When Allison, my oldest, had just finished her sophomore year in college, she had a summer of facing reality.
Since her freshman year in high school, we had told her that we would pay for her college tuition, housing and meal plans. She would be responsible for all of the other stuff – clothes, eating out, living off campus, spring break trips, gas money, car upkeep – you name it. That’s right. All the parts of college life most kids live for would be up to her to provide.
We told her that when she was still a freshman in high school because, well, she needed time to try to figure out how she would earn the money she needed to “survive” (her word, not mine).
Allison worked pretty much non-stop since she was old enough to get a job during her sophomore year in high school. She sold shoes, was a restaurant waitress and hostess and even started her own business driving people to and from the airport. (The business idea was at the suggestion of a frequent flyer friend.)

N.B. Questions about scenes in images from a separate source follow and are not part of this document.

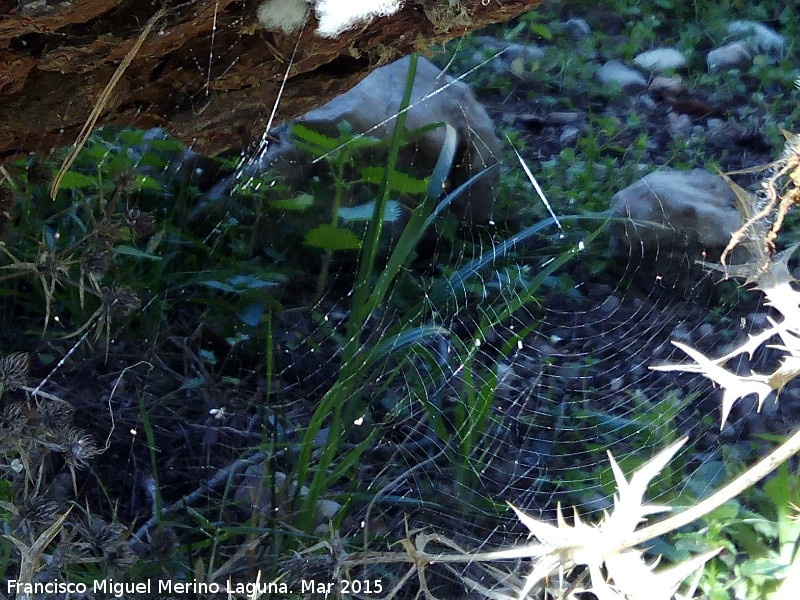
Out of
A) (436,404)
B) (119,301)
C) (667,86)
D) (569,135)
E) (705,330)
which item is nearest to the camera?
(119,301)

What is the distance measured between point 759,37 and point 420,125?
3.59 feet

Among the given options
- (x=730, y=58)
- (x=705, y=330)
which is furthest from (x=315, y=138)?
(x=730, y=58)

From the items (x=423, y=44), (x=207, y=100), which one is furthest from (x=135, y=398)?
(x=423, y=44)

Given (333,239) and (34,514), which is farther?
(333,239)

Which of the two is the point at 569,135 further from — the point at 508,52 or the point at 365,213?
the point at 365,213

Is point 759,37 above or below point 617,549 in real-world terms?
below

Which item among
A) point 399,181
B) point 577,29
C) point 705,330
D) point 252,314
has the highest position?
point 399,181

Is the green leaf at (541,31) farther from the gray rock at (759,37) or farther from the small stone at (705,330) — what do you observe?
the small stone at (705,330)

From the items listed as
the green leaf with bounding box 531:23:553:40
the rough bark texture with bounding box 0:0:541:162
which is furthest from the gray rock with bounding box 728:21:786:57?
the rough bark texture with bounding box 0:0:541:162

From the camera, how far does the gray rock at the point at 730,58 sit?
7.29 feet

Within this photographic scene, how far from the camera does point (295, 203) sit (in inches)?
58.4

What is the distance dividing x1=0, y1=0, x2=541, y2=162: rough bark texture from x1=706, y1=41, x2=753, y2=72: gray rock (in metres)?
1.66

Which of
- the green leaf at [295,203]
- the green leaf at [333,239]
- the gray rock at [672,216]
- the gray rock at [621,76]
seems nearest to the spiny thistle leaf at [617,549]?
the green leaf at [333,239]

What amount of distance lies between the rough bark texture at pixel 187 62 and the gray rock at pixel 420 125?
0.77m
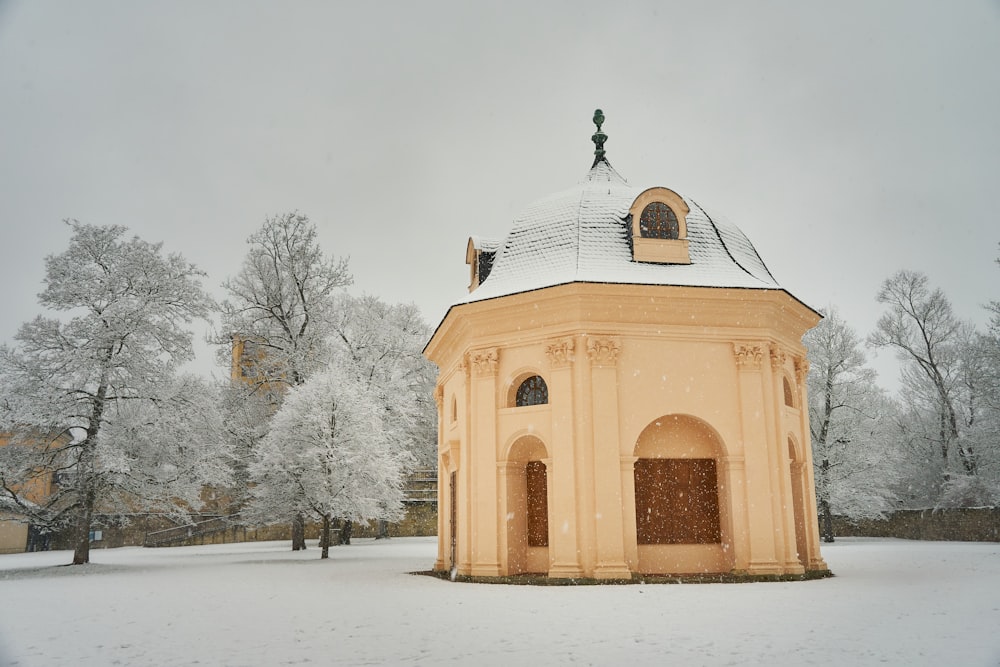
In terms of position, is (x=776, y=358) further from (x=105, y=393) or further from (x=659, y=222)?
(x=105, y=393)

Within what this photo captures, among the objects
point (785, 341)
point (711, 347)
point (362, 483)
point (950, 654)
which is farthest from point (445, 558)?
point (950, 654)

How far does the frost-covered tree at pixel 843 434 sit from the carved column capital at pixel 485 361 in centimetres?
2195

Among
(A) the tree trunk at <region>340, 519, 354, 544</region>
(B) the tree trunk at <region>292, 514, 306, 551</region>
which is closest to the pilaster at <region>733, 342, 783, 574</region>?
(B) the tree trunk at <region>292, 514, 306, 551</region>

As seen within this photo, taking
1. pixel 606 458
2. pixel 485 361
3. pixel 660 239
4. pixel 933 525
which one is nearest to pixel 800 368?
pixel 660 239

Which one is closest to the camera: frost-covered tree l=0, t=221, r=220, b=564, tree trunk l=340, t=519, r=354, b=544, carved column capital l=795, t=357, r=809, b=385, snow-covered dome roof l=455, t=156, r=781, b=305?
snow-covered dome roof l=455, t=156, r=781, b=305

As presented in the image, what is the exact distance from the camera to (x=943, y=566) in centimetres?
2028

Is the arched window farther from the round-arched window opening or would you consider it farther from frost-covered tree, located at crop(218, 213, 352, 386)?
frost-covered tree, located at crop(218, 213, 352, 386)

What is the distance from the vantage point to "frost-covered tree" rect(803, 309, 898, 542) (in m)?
Result: 35.4

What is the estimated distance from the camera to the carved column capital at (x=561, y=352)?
59.9 ft

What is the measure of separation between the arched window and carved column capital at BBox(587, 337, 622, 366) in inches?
67.9

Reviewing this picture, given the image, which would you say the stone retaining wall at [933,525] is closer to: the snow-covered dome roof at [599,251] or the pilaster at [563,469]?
the snow-covered dome roof at [599,251]

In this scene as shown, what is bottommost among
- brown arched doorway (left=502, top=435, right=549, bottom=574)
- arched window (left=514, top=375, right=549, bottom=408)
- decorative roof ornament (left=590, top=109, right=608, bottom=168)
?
brown arched doorway (left=502, top=435, right=549, bottom=574)

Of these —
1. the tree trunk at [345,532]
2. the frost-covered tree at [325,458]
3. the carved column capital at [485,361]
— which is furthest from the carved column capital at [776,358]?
the tree trunk at [345,532]

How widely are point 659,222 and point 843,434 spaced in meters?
21.8
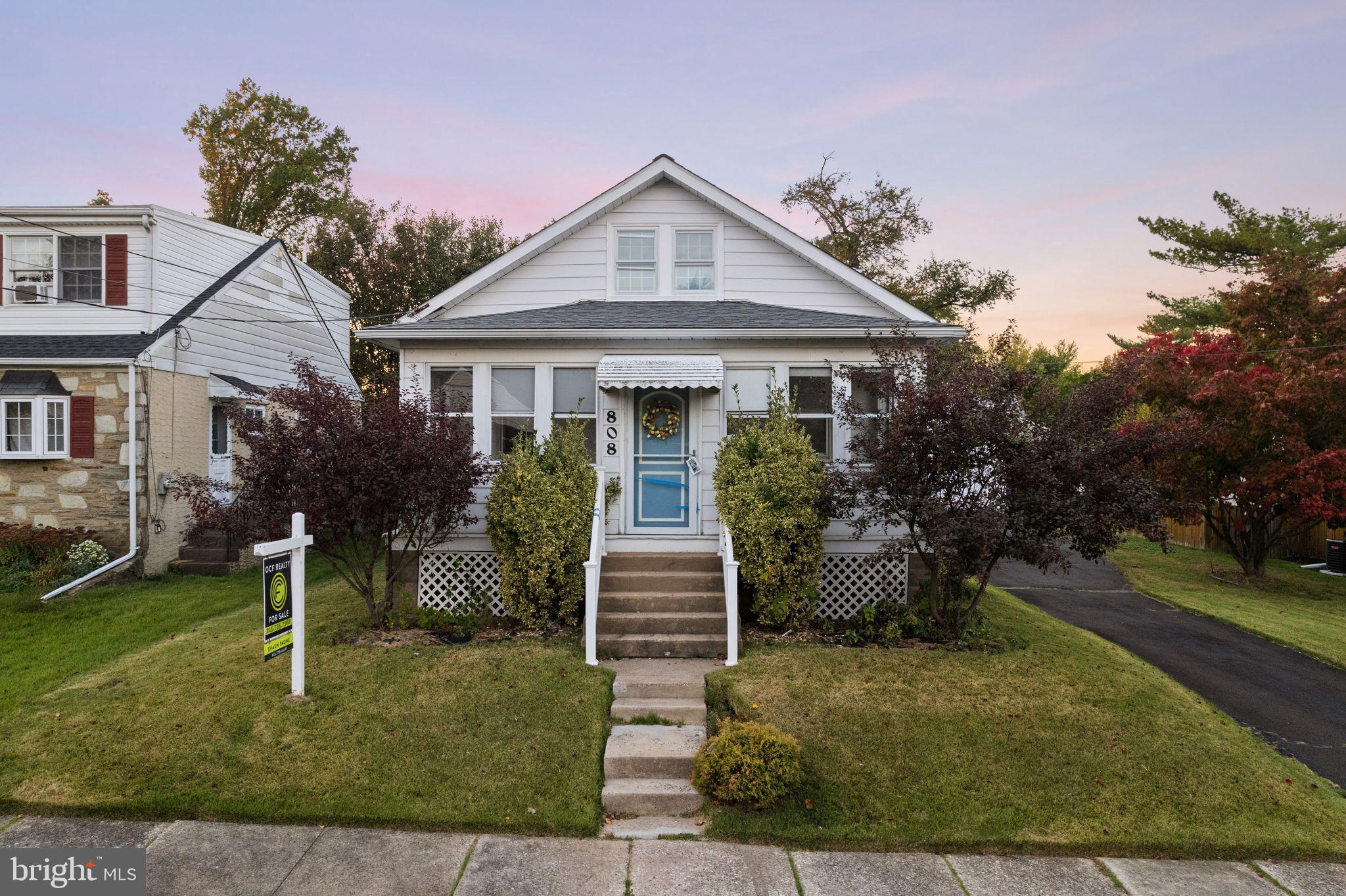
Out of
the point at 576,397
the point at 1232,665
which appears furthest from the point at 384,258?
the point at 1232,665

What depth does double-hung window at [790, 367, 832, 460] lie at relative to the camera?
31.9 feet

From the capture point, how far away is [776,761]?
16.0 feet

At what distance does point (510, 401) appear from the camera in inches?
388

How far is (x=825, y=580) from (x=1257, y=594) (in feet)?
32.4

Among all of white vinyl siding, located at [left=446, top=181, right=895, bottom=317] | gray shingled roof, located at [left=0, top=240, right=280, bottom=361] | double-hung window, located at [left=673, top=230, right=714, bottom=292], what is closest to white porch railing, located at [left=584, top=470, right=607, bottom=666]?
white vinyl siding, located at [left=446, top=181, right=895, bottom=317]

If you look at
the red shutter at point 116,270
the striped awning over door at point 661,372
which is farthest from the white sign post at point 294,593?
the red shutter at point 116,270

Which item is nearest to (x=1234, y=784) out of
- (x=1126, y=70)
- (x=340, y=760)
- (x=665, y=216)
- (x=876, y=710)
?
(x=876, y=710)

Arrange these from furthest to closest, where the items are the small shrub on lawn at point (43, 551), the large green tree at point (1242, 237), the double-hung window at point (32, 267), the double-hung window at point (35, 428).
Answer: the large green tree at point (1242, 237)
the double-hung window at point (32, 267)
the double-hung window at point (35, 428)
the small shrub on lawn at point (43, 551)

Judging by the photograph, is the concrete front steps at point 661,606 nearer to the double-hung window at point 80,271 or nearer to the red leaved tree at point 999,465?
the red leaved tree at point 999,465

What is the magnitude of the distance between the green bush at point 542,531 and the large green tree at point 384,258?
2010 cm

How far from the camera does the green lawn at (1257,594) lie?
9656mm

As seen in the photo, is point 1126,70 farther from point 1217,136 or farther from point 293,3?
point 293,3

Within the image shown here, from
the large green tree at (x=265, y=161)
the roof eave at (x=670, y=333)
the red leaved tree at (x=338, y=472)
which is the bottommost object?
the red leaved tree at (x=338, y=472)

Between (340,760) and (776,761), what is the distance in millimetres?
3538
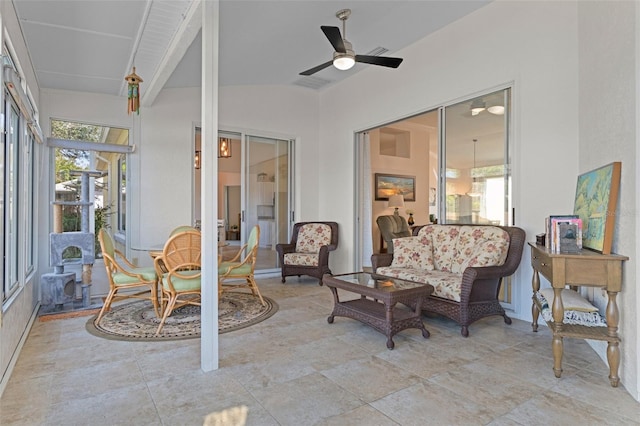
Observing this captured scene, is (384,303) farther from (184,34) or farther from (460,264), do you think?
(184,34)

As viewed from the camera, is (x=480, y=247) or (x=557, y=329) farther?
A: (x=480, y=247)

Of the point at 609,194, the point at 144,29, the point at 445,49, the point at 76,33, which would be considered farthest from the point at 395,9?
the point at 76,33

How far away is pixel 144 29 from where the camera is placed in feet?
10.9

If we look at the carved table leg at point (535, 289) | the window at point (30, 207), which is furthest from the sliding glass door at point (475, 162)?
the window at point (30, 207)

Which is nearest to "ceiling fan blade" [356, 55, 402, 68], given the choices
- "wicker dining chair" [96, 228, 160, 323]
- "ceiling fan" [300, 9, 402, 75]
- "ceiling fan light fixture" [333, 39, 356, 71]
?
"ceiling fan" [300, 9, 402, 75]

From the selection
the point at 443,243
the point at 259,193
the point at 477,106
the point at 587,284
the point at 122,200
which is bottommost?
the point at 587,284

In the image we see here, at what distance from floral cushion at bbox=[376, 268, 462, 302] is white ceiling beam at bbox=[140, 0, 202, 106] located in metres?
3.07

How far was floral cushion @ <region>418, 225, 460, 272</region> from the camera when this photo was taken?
4.09 m

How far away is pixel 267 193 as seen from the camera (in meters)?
6.51

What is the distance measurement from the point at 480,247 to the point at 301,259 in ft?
9.11

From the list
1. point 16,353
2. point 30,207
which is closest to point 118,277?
point 16,353

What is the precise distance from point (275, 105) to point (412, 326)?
4.61 metres

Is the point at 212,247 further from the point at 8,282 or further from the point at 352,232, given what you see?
the point at 352,232

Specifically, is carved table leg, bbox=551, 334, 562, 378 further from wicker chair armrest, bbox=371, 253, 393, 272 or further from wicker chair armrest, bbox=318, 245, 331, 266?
wicker chair armrest, bbox=318, 245, 331, 266
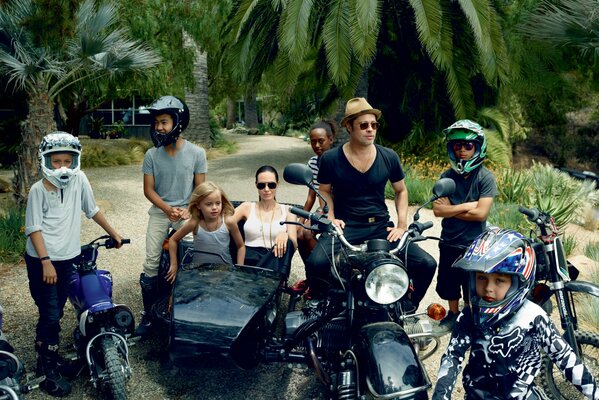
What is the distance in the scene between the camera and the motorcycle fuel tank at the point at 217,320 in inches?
136

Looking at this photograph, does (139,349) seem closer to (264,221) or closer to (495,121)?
(264,221)

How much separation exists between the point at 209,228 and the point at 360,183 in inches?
52.5

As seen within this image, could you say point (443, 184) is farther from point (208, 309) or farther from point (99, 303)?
point (99, 303)

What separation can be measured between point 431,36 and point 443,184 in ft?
28.2

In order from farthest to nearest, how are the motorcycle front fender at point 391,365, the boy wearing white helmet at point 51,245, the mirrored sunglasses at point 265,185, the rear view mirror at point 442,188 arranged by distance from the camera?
the mirrored sunglasses at point 265,185, the boy wearing white helmet at point 51,245, the rear view mirror at point 442,188, the motorcycle front fender at point 391,365

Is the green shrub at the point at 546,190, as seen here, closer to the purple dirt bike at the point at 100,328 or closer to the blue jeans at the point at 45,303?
the purple dirt bike at the point at 100,328

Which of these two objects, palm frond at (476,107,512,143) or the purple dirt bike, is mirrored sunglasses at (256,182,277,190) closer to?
the purple dirt bike

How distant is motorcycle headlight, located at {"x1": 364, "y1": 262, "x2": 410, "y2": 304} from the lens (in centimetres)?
300

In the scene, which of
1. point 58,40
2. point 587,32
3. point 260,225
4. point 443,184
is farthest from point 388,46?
point 443,184

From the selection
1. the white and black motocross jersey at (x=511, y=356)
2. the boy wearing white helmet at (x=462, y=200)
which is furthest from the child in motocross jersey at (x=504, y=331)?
the boy wearing white helmet at (x=462, y=200)

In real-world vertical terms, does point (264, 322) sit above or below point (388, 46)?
below

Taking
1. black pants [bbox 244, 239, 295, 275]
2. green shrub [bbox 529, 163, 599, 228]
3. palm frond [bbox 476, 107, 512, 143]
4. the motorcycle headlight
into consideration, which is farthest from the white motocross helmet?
palm frond [bbox 476, 107, 512, 143]

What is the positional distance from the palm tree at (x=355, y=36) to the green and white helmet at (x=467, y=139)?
676 centimetres

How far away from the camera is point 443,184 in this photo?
134 inches
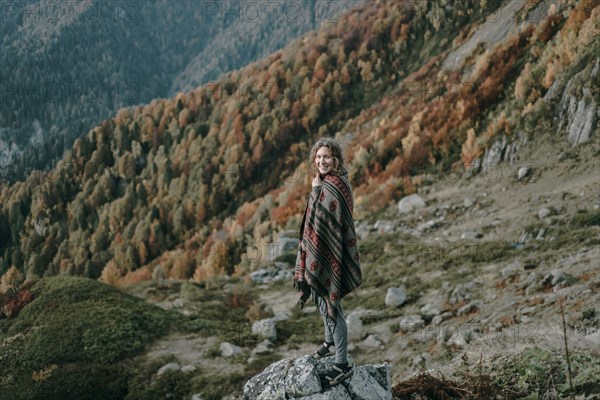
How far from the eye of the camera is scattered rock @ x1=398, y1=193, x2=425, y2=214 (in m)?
17.0

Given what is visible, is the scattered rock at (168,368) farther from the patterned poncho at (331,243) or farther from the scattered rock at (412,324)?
the patterned poncho at (331,243)

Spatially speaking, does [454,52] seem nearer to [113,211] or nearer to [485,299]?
[485,299]

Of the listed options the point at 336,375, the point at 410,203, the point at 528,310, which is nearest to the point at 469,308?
the point at 528,310

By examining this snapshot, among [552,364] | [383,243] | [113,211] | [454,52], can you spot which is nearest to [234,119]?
[113,211]

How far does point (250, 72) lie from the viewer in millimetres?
48406

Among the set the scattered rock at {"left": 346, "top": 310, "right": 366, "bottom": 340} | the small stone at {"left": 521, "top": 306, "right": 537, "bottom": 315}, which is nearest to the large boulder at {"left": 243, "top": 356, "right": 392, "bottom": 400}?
the small stone at {"left": 521, "top": 306, "right": 537, "bottom": 315}

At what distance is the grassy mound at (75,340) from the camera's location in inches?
343

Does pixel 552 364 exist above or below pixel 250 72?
below

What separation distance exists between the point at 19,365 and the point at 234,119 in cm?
3559

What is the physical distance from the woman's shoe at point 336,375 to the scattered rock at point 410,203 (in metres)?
13.0

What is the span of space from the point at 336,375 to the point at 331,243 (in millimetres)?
1354

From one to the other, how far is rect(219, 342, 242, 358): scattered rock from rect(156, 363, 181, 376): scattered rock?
1134 mm

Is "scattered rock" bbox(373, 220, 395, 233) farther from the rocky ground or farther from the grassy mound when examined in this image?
the grassy mound

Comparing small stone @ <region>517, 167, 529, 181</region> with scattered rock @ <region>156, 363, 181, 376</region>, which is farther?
small stone @ <region>517, 167, 529, 181</region>
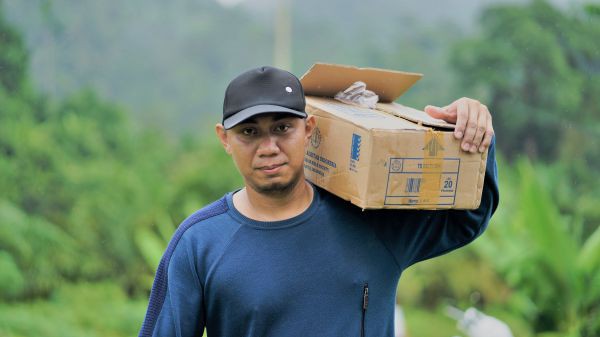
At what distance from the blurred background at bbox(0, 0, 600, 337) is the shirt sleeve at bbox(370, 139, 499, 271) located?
4.03 m

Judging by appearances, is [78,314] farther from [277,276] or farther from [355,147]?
[355,147]

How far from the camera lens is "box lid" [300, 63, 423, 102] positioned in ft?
8.54

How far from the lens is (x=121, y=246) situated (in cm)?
1074

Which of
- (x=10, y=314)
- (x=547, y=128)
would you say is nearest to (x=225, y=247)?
(x=10, y=314)

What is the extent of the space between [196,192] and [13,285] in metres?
2.41

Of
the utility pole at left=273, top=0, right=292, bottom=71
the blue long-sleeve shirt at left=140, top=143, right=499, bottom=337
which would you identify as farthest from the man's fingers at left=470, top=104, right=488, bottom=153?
the utility pole at left=273, top=0, right=292, bottom=71

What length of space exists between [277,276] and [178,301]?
0.26 m

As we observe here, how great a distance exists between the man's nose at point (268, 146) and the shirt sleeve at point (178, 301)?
0.32 metres

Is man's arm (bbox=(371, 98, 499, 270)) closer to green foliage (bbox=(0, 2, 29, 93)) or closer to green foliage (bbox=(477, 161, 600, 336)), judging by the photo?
green foliage (bbox=(477, 161, 600, 336))

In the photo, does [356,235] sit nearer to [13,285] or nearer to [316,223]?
[316,223]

So why was that her summer of facing reality? Because she had a big choice to make: live off campus in an apartment her junior year OR join her friends on a spring break trip.
The ask – but no
When she asked us to pay for either luxury, we politely declined.
Initially, she was determined to make both options – or goals – a reality. But the financial reality was that she could afford only one.
Her final choice
Eventually, she told us she would not be going on spring break with her friends because she could not afford to take that trip and live off campus in her junior year. I could almost hear the chorus of angels sing when I heard those words. She was making a choice, setting a goal for what was really important to her: the off-campus apartment. And she was going to make that goal a reality!
She learned that lesson about herself because she was in charge of this money choice and in charge of earning the money to make the choice – her goal – a reality in her life – not us.
Until you give a child control over and responsibility for money in their lives, you don’t really know – nor do they – what is really worth spending money on.